Create a 'Write Once' Date field that is populated on insert and never updated


(Markmcgookin) #1

As the title says, I want to create a field in my index for 'Created'. It is to be a datetime field recording when the row is inserted.

However, as I am using the builk insert API and the nature of the data, I will essentially be doing an 'Upsert' on all the rows on a second pass of the data set.

With a few new rows appearing each time. If I rely on the (deprecated) _timestamp field, every time I update the document, this is updated.

Is there any way to add a field that I either don't map to in my model, but use a default value in ES to populate this with something like 'now()' or if I have to manually add a field, can I 'lock' it so that a subsequent pass over the data with a different value would NOT update this field?

Regards,

Mark


(Nik Everett) #2

Normally the recommendation is to do that in the application talking to Elasticsearch.

It is worth noting that Elasticsearch differs in a lot of ways from a relational database so saying "row" is kind of a red flag. Not that "row" and "document" are all that different, its just that if you expect Elasticsearch to do relational database things you'll be disappointed. It makes other architectural choices.

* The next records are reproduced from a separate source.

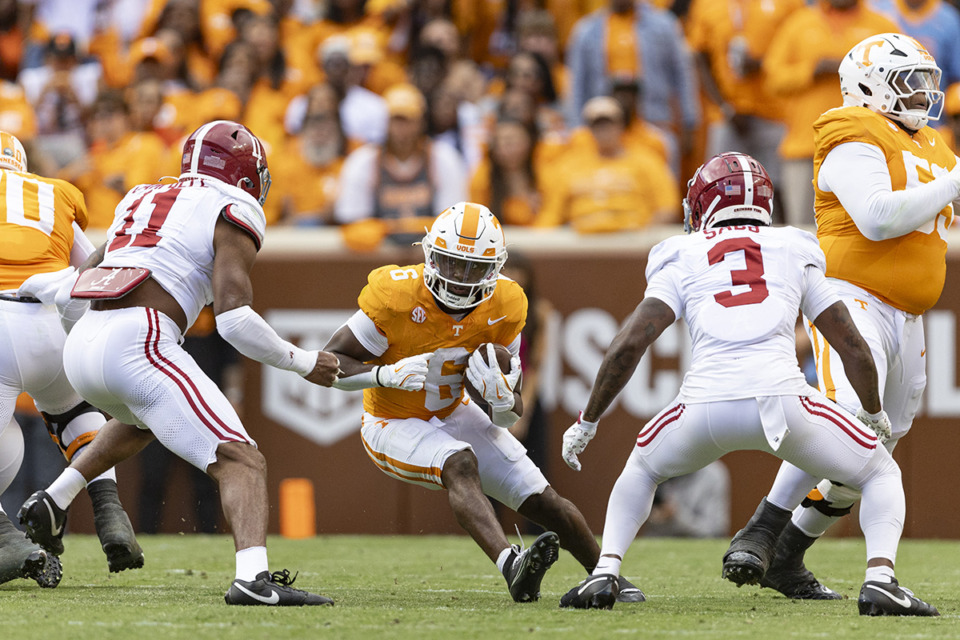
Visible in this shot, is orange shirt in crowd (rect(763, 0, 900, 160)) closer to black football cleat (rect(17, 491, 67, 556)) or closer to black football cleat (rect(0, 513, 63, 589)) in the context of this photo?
black football cleat (rect(17, 491, 67, 556))

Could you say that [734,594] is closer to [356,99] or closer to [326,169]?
[326,169]

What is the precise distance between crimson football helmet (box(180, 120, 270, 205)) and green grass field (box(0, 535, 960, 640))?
1.57 meters

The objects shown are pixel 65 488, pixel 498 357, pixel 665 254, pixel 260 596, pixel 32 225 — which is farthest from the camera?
pixel 32 225

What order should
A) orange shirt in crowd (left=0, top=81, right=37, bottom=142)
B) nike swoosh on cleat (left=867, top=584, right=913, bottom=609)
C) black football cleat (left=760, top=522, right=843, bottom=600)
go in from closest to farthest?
nike swoosh on cleat (left=867, top=584, right=913, bottom=609) → black football cleat (left=760, top=522, right=843, bottom=600) → orange shirt in crowd (left=0, top=81, right=37, bottom=142)

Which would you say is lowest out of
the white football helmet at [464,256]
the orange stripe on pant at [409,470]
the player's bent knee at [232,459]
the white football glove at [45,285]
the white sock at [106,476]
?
the white sock at [106,476]

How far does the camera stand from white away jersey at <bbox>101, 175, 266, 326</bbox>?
4.90 meters

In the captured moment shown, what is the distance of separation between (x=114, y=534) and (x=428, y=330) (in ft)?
5.04

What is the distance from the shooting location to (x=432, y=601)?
504 centimetres

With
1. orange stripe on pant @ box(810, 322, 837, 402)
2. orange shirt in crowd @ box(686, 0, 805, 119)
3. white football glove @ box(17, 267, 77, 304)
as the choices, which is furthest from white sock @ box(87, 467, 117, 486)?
orange shirt in crowd @ box(686, 0, 805, 119)

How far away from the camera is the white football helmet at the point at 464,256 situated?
16.6 feet

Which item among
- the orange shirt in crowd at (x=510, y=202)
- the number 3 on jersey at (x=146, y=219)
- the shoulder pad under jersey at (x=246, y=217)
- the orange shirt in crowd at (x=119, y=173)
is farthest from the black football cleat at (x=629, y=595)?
the orange shirt in crowd at (x=119, y=173)

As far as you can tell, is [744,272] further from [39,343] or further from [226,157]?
[39,343]

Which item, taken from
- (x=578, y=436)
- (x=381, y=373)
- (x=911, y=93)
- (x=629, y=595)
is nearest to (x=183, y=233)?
(x=381, y=373)

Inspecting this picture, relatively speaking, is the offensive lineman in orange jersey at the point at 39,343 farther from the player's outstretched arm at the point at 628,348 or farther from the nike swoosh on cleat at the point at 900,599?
the nike swoosh on cleat at the point at 900,599
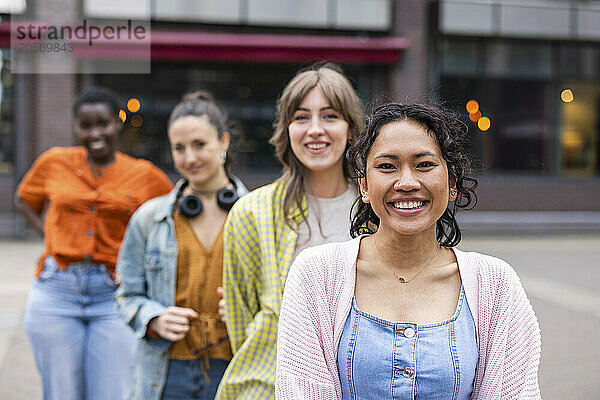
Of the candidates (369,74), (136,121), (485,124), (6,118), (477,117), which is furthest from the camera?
(477,117)

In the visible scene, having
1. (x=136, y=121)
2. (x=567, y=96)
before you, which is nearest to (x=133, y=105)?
(x=136, y=121)

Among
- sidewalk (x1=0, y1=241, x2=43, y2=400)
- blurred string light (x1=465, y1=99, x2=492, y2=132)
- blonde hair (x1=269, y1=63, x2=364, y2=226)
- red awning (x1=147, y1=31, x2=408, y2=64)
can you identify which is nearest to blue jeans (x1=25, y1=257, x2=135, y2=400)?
blonde hair (x1=269, y1=63, x2=364, y2=226)

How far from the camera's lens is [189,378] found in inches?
124

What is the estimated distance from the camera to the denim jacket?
10.3 ft

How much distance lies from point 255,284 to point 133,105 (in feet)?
44.5

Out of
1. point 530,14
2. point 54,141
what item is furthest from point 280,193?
point 530,14

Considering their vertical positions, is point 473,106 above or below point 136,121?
above

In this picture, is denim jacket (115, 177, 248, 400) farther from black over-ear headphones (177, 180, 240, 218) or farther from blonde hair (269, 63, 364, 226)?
blonde hair (269, 63, 364, 226)

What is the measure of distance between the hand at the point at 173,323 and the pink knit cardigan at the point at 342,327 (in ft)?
3.91

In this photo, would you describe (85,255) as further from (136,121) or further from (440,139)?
(136,121)

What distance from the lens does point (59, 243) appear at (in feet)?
13.2

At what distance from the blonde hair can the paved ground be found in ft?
11.6

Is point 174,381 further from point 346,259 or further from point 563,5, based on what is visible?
point 563,5

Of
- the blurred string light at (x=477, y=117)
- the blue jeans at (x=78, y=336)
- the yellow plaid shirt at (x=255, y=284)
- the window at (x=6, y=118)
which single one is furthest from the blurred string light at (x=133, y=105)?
the yellow plaid shirt at (x=255, y=284)
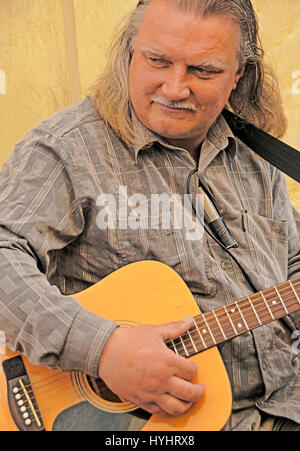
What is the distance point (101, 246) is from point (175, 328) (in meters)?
0.28

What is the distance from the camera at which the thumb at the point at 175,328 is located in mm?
1118

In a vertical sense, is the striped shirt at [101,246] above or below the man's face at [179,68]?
below

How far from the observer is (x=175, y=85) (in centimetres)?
130

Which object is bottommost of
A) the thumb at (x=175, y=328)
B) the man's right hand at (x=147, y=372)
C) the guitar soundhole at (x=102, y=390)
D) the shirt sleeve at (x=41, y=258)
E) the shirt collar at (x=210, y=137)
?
the guitar soundhole at (x=102, y=390)

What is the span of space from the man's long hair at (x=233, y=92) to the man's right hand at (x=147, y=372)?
497 mm

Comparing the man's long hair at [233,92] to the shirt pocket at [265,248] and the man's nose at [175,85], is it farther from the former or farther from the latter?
the shirt pocket at [265,248]

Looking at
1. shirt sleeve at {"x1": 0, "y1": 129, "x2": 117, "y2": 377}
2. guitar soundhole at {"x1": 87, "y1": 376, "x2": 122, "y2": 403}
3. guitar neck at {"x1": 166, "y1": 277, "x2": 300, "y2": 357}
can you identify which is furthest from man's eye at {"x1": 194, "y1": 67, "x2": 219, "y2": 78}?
guitar soundhole at {"x1": 87, "y1": 376, "x2": 122, "y2": 403}

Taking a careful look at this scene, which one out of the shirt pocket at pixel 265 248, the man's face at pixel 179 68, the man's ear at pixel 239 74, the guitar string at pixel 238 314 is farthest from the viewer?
the man's ear at pixel 239 74

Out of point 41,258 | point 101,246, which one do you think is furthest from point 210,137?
point 41,258

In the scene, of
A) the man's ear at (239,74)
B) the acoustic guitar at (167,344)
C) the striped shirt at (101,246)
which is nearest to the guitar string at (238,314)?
the acoustic guitar at (167,344)

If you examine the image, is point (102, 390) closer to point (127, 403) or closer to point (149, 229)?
point (127, 403)

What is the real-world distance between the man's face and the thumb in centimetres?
47

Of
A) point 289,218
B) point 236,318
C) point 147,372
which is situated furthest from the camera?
point 289,218
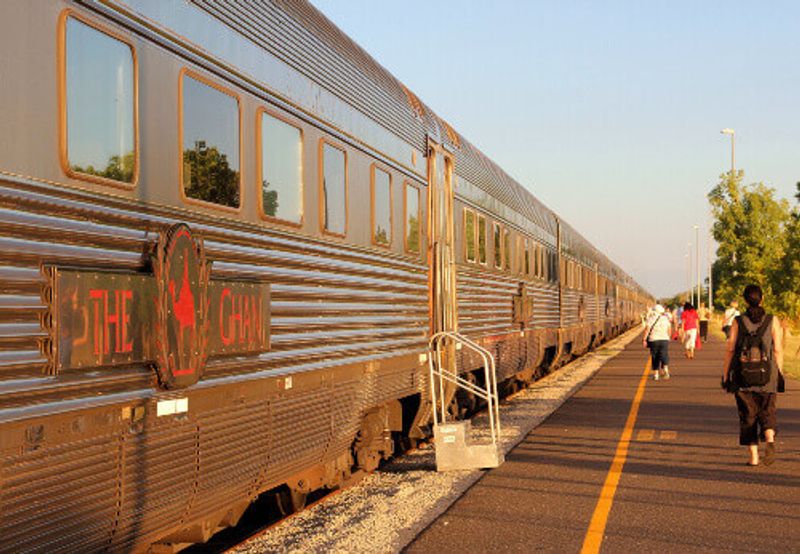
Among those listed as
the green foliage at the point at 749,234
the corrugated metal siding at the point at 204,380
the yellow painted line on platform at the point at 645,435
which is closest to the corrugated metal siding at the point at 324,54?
the corrugated metal siding at the point at 204,380

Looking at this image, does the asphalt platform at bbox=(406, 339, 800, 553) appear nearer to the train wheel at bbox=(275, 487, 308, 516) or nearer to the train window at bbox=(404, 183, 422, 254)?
the train wheel at bbox=(275, 487, 308, 516)

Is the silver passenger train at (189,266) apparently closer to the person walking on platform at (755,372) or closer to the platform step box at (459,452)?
the platform step box at (459,452)

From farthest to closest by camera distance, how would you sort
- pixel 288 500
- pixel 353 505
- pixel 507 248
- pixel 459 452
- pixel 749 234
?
pixel 749 234 < pixel 507 248 < pixel 459 452 < pixel 353 505 < pixel 288 500

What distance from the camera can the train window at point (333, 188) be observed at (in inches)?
333

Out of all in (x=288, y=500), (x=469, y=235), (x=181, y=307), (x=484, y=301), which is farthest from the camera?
(x=484, y=301)

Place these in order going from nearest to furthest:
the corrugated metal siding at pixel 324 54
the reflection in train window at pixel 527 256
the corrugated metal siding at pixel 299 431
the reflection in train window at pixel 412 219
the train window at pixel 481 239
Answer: the corrugated metal siding at pixel 324 54 → the corrugated metal siding at pixel 299 431 → the reflection in train window at pixel 412 219 → the train window at pixel 481 239 → the reflection in train window at pixel 527 256

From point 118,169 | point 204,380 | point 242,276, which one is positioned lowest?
point 204,380

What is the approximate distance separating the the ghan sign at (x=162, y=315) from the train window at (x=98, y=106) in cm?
44

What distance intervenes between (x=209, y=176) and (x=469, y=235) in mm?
8567

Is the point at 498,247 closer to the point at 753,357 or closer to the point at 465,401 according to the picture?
the point at 465,401

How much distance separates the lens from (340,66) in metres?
9.20

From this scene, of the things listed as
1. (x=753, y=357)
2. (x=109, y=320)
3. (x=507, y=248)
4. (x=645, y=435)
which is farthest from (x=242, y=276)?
(x=507, y=248)

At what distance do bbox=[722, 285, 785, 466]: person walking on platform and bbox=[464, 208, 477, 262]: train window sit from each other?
4.07m

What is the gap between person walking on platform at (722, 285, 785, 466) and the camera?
10938mm
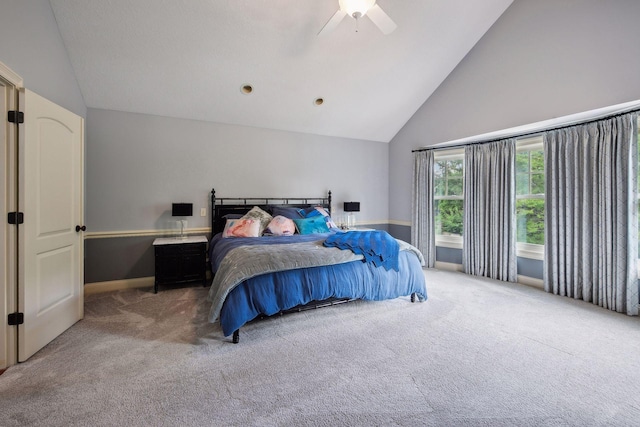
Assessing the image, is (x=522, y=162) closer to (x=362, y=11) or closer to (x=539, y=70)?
(x=539, y=70)

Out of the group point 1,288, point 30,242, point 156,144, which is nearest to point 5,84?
point 30,242

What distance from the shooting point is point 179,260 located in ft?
12.7

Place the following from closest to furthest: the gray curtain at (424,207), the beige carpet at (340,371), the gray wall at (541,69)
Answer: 1. the beige carpet at (340,371)
2. the gray wall at (541,69)
3. the gray curtain at (424,207)

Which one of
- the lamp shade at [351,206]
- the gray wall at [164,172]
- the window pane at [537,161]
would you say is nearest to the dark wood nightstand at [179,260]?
the gray wall at [164,172]

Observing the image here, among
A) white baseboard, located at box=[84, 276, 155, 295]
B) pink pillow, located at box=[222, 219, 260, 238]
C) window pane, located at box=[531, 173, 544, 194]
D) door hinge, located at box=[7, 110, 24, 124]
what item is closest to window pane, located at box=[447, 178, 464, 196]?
window pane, located at box=[531, 173, 544, 194]

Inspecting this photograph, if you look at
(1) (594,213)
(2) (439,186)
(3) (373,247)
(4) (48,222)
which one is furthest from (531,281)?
(4) (48,222)

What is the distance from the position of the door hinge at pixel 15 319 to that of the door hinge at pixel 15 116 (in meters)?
1.47

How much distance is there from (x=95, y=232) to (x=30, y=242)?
1.75m

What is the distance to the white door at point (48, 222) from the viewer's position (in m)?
Result: 2.23

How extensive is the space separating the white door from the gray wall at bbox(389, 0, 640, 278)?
4.97 m

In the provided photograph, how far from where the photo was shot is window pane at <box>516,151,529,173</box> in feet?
14.0

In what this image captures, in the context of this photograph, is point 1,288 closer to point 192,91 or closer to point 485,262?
point 192,91

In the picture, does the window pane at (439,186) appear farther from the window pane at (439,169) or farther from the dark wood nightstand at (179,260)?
the dark wood nightstand at (179,260)

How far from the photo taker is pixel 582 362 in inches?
86.4
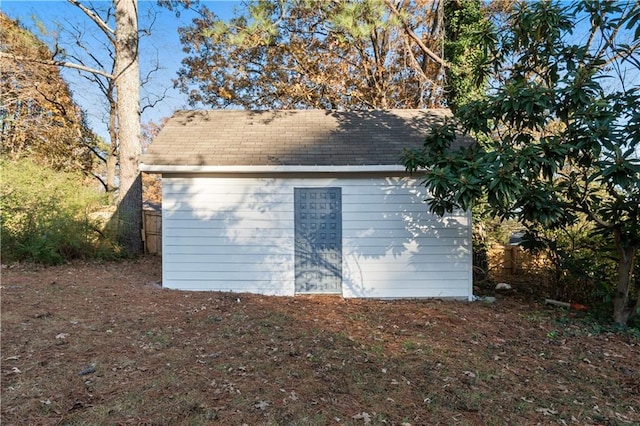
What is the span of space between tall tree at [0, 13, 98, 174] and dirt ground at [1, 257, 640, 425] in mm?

As far as how to do it with bulk you'd have to use upsert and script and doc and not use doc_as_upsert. That is less than ideal, especially in 2.x because of the script sandboxing problem. 5.0 will be nicer where you can safely specify a painless language script as part of the upsert. But still, you have to write a script which is a bit of a if all you want to do is merge documents.

As far as "locking" a field, no, that isn't a thing Elasticsearch does. Constraints and validation is one of those things relational databases do that Elasticsearch would prefer you handle in your application. Partially it is because we haven't implemented it and partially it is because we figure you are better off enforcing constraints on the application side because it is typically cheaper to scale application servers than it is to scale Elasticsearch servers.

For what it is worth we are talking about adding a _last_modified field over here. It might make sense to add a _created field as well, I don't know. I know what you are trying to do is fairly cumbersome with the tools that we have now and not super rare. But have a look at the debate on that issue. We go through a lot before we add a feature like this because we want to make it easy to use, and that requires that we have some idea of how it is going to be used which is difficult.


(Markmcgookin) #3

Nik9000 - Cheers man.

Yeah I understand that it's general practice to do it in the app. I'm using .Net Core and the ElasticsearchCRUD library... I want to do bulk upserts to keep it quick, without having to check every row.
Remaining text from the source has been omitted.